Mutational Signatures
Every mutational process leaves a characteristic imprint on the genome. The trinucleotide context of each mutation — the bases immediately 5’ and 3’ of the mutated position — reveals the underlying process. COSMIC catalogs ~80 mutational signatures across human cancer:
| Signature | Associated Process | Mutation Pattern |
|---|---|---|
| SBS4 | Tobacco smoke (lung cancer) | C>A transversions, enriched at CpG |
| SBS3 | BRCA1/2 deficiency (HRD) | Large deletions, duplication rearrangements |
| SBS11 | Temozolomide treatment | C>T transitions at CpG |
| SBS1 | Spontaneous deamination (aging) | C>T at CpG, universal across cancers |
Mutational signature analysis is a deconvolution problem: each tumor’s mutational profile is a mixture of the signatures active in that tumor, and the activity of each signature is estimated by fitting the observed trinucleotide mutation counts to the known signature matrix. A dominant SBS4 signature in a non-smoker suggests an incidental finding requiring clinical follow-up; dominant SBS3 in a triple-negative breast cancer patient suggests PARP inhibitor eligibility regardless of BRCA1/2 mutation status.
Biological Interpretation
A single biopsy of a metastatic tumor is a single frame of a movie. One biopsy captures only the dominant clone; the resistance-causing subclone may be in a different region of the same tumor or a different metastatic site. Multi-region sequencing studies (TRACERx, PEACE) reveal that up to 50% of driver mutations in metastatic sites are undetectable in the primary tumor biopsy.
ctDNA overcomes this sampling bias: liquid biopsy captures the aggregate mutational landscape from all metastatic sites simultaneously. Rising ctDNA VAF of a resistance mutation precedes radiographic progression by 3-6 months, enabling earlier therapy switching.
Subclonal architecture is the difference between therapeutic success and failure. A mutation present in 100% of tumor cells (clonal) is an ideal therapeutic target — targeting it kills all cells. A mutation present in 5% of cells (subclonal) is a target only for that subclone; the remaining 95% are unaffected, and the resistant subclone expands under selective pressure.
Current Landscape (Q2 2026)
- Circulating tumor DNA fragmentomics (size, motif, and methylation patterns) adds multi-modal signal beyond mutation detection for early cancer detection, enabling detection of cancers not shedding detectable mutations.
- Multi-region sequencing studies (TRACERx, PEACE) extensively characterize intratumor heterogeneity, revealing its impact on treatment resistance and clinical outcomes.
- Neoantigen prediction + personalized cancer vaccines are entering Phase III trials with promising early results for melanoma and lung cancer, using predicted neoantigens from tumor sequencing data.
- Spatial profiling of tumor microenvironments (MIBI, CODEX, Xenium) maps immune exclusion and evasion at single-cell resolution in intact tissue.
Summary and Required Reading
- Somatic calling requires a matched normal — population databases cannot substitute.
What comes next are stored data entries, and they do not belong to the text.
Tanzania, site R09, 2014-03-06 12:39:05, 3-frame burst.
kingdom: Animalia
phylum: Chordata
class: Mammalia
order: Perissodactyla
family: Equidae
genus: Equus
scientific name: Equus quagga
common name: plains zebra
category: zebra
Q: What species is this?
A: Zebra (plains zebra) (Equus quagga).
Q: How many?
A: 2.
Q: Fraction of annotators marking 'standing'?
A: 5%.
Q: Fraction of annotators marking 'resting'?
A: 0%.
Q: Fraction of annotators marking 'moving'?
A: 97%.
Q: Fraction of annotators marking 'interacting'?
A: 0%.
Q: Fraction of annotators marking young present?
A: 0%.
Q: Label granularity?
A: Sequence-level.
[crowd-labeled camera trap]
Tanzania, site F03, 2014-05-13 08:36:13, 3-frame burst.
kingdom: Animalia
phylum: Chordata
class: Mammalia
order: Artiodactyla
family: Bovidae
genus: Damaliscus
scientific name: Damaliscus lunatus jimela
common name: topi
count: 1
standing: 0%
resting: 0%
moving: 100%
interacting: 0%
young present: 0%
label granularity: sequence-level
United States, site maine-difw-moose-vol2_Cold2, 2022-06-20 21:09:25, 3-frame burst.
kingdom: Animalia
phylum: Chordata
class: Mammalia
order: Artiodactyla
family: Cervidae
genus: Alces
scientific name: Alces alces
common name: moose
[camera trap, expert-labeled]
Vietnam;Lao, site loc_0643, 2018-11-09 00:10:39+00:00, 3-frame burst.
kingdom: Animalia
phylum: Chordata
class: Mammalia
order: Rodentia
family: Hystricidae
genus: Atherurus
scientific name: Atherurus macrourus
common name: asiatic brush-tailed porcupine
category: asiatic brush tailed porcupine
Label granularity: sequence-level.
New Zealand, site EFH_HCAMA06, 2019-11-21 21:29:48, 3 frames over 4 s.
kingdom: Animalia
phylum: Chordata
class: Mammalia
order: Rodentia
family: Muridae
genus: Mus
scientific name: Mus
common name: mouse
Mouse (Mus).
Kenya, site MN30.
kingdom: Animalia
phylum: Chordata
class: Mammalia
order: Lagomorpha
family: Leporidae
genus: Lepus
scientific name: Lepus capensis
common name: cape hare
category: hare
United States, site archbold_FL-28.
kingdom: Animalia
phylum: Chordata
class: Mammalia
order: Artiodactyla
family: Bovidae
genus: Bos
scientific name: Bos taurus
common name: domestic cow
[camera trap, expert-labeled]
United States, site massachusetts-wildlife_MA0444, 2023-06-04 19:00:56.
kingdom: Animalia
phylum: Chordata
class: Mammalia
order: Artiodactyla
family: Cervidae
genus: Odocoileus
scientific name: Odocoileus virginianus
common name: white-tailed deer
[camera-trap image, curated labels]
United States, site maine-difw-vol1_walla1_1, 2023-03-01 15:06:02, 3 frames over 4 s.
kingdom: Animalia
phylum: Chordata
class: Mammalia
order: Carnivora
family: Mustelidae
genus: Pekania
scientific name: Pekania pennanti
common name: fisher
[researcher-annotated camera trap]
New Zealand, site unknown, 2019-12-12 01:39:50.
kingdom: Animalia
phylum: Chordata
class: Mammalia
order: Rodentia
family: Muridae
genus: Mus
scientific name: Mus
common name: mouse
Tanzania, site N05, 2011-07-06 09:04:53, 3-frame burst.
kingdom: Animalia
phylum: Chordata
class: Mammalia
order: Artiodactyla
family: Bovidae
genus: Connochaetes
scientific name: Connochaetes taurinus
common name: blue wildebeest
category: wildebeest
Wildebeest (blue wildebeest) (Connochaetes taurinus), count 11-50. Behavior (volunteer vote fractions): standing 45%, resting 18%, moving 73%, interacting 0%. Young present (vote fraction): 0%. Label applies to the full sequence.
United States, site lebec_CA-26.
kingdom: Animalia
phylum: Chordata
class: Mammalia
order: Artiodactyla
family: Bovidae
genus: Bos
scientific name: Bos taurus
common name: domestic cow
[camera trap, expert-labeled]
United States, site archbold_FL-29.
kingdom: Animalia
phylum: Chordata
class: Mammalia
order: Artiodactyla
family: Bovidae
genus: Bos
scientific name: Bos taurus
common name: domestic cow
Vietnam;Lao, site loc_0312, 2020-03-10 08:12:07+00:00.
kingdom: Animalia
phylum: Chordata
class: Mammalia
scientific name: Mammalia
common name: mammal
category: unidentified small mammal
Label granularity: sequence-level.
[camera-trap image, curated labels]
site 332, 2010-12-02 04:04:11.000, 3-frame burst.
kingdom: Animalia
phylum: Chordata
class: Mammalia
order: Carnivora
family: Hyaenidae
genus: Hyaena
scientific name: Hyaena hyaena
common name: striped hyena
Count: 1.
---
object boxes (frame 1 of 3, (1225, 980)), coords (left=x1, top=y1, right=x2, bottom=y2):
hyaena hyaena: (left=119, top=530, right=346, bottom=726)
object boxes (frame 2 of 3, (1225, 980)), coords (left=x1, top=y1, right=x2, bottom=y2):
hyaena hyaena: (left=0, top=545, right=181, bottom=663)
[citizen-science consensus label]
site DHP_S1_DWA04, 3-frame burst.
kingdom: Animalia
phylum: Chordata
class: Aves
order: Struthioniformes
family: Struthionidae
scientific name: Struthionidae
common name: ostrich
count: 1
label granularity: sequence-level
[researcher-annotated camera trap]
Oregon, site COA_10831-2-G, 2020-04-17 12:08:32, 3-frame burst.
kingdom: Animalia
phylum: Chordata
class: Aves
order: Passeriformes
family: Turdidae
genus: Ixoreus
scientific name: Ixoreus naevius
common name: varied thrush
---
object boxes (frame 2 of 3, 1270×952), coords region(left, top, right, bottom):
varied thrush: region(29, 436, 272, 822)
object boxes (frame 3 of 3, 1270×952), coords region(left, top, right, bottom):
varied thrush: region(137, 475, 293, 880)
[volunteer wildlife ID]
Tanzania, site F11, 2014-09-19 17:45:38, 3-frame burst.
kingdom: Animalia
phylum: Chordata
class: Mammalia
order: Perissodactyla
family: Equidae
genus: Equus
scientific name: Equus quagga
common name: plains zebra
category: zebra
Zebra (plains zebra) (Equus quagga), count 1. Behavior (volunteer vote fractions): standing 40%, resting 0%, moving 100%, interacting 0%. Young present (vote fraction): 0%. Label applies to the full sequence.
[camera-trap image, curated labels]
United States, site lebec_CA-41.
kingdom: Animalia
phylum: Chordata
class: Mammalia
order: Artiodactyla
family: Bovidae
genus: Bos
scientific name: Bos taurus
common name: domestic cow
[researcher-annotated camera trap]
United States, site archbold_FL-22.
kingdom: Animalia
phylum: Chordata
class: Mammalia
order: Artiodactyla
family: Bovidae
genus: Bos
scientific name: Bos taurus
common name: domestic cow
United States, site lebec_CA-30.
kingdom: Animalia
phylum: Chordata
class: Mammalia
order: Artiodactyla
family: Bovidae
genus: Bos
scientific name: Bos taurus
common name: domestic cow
- Clonal evolution produces heterogeneous subclones — VAF-based detection infers subclonal architecture.
- ctDNA overcomes sampling bias — liquid biopsy captures aggregate mutational landscape across all metastatic sites.
- TMB and MSI are tissue-agnostic biomarkers for immunotherapy response, based on neoantigen burden.
Required Reading
- Alexandrov et al.: “The repertoire of mutational signatures in human cancer” (Nature, 2020).
- Wan et al.: “Liquid biopsies come of age” (Nature Reviews Cancer, 2017).
Johnson’s Rule: A single biopsy of a metastatic tumor is a single frame of a movie. The resistance-causing subclone may be in a different region entirely.